▸ **Text excerpt**
Using the MR3 Shuffle Handler |

This page explains how to use the MR3 shuffle handler. For introduction, see MR3 Shuffle Handler.

Basic usage

In order to use the MR3 shuffle handler, the user should set three configuration keys in mr3-site.xml and tez-site.xml:

Set mr3.use.daemon.shufflehandler to the number of shuffle handlers in each ContainerWorker which should be larger than zero. Now a ContainerWorker runs its own threads for shuffle handlers. If it is set to zero, no shuffle handlers are created and MR3 uses an external shuffle service.
Set tez.am.shuffle.auxiliary-service.id to tez_shuffle (from mapreduce_shuffle) in tez-site.xml. Now the runtime system of MR3 routes intermediate data to the MR3 shuffle handler, not to an external shuffle service.
Set tez.shuffle.port to a port number for the shuffle handler in tez-site.xml. The default value is 13563.

If a ContainerWorker fails to secure a port number specified by tez.shuffle.port for a shuffle handler, it chooses a random port number instead. Thus multiple ContainerWorkers each with multiple shuffle handlers can run on the same node without conflicts.

▸ **Dataset**
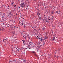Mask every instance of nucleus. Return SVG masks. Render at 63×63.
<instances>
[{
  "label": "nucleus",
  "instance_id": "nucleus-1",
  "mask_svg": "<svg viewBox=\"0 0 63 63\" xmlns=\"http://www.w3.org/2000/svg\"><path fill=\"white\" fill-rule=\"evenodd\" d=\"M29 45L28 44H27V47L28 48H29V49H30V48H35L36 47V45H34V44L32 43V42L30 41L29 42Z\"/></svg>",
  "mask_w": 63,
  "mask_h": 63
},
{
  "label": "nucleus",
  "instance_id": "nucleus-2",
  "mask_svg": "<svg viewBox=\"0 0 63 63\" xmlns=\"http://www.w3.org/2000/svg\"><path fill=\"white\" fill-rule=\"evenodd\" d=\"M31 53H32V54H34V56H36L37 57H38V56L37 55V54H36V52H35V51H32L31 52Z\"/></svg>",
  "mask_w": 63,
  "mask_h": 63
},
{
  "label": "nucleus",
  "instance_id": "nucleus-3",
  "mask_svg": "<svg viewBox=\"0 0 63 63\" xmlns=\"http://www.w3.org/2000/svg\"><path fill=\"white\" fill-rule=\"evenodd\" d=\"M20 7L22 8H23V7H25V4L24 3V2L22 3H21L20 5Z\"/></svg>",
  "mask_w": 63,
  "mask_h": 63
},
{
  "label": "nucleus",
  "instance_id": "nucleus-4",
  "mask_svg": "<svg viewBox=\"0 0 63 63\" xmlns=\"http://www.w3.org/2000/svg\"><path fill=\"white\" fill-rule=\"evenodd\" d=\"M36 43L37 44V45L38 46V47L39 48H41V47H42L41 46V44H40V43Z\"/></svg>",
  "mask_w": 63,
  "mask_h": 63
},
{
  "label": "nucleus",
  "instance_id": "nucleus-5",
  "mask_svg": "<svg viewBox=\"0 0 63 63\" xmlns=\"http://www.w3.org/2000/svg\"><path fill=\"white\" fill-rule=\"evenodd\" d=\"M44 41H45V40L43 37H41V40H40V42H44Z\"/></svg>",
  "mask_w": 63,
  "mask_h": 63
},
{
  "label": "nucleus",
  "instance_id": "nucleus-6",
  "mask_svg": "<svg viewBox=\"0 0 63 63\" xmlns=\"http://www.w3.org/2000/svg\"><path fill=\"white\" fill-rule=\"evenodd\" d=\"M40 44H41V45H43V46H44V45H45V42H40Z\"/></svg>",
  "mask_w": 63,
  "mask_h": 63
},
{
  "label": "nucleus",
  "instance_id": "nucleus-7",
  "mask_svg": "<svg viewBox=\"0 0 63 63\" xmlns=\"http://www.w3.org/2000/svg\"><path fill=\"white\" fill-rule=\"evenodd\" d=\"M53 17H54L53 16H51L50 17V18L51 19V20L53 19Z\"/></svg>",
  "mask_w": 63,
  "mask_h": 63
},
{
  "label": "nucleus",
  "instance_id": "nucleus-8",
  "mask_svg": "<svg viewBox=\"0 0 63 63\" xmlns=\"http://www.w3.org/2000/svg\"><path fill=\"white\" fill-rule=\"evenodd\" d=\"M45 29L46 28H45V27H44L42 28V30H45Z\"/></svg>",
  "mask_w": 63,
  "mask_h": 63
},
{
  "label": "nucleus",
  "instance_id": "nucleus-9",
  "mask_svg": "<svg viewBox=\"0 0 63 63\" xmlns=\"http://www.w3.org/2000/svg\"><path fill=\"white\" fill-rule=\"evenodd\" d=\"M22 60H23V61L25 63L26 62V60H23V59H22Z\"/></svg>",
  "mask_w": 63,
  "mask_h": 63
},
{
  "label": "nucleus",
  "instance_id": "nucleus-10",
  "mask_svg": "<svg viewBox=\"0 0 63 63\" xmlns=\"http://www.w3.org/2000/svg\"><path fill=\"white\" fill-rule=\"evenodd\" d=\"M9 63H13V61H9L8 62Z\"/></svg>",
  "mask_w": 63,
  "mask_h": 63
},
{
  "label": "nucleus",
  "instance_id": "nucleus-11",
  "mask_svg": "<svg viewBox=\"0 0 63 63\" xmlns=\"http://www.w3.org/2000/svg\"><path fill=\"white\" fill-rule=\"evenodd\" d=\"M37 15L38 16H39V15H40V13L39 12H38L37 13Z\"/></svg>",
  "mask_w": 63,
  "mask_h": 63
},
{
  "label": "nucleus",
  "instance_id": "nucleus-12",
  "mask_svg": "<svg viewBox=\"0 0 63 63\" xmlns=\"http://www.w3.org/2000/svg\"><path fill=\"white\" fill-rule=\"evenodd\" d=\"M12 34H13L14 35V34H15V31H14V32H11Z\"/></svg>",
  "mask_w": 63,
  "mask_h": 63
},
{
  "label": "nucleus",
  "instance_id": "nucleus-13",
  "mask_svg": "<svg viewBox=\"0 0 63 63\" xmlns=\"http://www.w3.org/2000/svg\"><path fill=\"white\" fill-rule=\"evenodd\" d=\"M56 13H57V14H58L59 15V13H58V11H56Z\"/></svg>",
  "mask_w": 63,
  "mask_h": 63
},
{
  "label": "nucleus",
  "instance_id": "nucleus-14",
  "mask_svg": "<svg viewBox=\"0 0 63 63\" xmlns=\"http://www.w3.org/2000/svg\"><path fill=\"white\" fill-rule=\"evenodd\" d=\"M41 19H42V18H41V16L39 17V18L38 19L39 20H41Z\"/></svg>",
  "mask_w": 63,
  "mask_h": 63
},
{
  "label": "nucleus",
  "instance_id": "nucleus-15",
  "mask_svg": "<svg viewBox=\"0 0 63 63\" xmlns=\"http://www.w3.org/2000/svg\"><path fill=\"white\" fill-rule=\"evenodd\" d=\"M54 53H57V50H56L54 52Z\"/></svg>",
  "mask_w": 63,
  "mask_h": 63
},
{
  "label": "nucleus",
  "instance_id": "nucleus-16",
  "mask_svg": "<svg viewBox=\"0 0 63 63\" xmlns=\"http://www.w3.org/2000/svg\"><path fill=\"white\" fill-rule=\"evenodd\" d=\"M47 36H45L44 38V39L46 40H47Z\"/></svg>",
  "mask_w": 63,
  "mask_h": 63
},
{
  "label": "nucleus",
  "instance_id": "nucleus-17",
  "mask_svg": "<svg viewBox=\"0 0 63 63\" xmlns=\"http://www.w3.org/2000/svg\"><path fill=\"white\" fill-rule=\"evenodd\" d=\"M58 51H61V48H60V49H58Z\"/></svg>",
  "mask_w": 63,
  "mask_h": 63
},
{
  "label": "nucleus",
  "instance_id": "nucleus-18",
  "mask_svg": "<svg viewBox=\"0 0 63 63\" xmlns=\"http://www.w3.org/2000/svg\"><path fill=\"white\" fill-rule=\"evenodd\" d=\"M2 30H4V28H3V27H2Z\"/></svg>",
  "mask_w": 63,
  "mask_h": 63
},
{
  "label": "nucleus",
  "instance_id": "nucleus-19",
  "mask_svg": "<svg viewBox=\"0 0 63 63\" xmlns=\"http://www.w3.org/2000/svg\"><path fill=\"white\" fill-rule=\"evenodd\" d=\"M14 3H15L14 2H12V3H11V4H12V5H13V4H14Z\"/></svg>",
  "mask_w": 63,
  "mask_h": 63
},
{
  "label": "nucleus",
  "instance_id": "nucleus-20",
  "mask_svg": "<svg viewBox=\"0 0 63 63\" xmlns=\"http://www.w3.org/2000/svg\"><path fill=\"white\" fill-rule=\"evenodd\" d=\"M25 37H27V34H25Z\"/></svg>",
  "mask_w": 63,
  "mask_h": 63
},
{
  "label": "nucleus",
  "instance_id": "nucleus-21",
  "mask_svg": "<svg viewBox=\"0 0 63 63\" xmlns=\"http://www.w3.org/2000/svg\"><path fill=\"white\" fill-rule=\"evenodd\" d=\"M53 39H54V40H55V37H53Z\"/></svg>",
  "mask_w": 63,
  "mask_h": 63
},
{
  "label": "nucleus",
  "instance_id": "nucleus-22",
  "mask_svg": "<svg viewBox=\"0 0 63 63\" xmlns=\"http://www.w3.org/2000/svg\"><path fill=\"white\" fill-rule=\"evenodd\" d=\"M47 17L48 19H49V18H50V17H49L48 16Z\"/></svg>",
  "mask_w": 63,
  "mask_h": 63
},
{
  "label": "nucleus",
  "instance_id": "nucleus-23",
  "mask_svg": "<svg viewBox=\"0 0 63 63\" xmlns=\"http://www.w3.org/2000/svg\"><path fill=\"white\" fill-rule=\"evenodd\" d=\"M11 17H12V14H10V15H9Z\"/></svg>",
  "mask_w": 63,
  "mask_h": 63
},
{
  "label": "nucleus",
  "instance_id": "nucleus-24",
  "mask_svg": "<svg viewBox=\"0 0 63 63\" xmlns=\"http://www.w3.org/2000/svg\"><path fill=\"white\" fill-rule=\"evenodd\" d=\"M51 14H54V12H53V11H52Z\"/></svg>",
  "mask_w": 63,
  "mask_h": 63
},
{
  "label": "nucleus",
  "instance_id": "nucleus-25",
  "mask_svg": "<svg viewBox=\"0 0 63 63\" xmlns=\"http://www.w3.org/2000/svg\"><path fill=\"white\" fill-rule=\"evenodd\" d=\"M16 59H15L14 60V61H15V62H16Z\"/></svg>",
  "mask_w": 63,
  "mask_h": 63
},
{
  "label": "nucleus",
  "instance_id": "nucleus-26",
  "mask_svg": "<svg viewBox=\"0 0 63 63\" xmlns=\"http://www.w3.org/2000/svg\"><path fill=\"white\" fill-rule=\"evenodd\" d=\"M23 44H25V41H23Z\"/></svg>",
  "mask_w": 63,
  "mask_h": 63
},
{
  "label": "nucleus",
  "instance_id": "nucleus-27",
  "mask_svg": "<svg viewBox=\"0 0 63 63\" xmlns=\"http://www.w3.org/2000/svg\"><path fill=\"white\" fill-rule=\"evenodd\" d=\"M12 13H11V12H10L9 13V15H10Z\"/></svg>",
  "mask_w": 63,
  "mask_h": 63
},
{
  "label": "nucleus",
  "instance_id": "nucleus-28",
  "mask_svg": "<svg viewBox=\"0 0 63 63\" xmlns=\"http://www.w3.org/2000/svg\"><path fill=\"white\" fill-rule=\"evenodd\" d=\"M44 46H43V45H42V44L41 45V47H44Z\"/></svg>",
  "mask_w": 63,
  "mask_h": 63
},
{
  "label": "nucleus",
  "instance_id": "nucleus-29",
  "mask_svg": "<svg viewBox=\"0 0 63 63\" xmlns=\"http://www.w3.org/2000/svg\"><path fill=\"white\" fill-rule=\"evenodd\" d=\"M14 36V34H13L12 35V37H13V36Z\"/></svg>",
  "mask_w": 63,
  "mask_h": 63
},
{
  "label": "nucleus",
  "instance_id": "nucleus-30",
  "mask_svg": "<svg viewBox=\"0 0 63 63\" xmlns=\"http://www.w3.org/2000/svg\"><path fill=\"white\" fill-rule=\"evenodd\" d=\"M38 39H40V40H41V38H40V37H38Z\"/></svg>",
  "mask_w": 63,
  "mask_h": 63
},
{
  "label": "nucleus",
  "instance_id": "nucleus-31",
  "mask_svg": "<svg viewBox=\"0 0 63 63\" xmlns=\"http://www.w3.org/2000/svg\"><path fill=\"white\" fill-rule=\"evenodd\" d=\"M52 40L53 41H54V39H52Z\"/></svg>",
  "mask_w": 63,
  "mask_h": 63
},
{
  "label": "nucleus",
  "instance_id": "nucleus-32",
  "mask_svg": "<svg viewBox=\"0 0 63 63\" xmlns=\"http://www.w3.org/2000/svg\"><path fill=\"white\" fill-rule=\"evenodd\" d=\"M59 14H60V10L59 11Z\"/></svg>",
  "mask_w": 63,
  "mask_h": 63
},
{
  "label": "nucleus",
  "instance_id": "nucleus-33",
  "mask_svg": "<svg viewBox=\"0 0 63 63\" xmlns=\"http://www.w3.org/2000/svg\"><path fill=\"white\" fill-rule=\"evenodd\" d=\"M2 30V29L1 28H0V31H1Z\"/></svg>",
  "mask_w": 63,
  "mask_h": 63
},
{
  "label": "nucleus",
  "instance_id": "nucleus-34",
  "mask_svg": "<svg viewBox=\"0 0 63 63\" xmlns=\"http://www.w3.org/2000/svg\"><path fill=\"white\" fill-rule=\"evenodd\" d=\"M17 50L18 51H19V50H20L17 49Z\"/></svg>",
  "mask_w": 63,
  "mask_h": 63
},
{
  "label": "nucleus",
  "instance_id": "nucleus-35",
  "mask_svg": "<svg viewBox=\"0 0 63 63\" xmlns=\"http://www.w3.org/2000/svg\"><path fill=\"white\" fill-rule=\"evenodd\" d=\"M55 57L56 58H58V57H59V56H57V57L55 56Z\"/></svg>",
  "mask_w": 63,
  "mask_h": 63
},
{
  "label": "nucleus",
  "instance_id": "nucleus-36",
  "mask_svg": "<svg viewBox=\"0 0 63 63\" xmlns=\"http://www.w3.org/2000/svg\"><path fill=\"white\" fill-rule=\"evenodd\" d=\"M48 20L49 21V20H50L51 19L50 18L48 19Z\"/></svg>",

▸ **Brief 1**
Answer these questions using the MR3 shuffle handler page, not the data.
(a) What is the default value of tez.shuffle.port?
(b) What happens when mr3.use.daemon.shufflehandler is set to zero?
(c) What does a ContainerWorker do if it cannot secure the port number given by tez.shuffle.port?
▸ **Brief 2**
Please condense the paragraph of the MR3 shuffle handler page that begins "If a ContainerWorker fails to secure" into one shorter sentence that keeps its main facts.

▸ **Exercise response 1**
(a) 13563.
(b) No shuffle handlers are created, and MR3 uses an external shuffle service.
(c) It chooses a random port number instead.

▸ **Exercise response 2**
A ContainerWorker that cannot get the port set by tez.shuffle.port for a shuffle handler picks a random port, so several ContainerWorkers, each with several shuffle handlers, can run on one node without conflicts.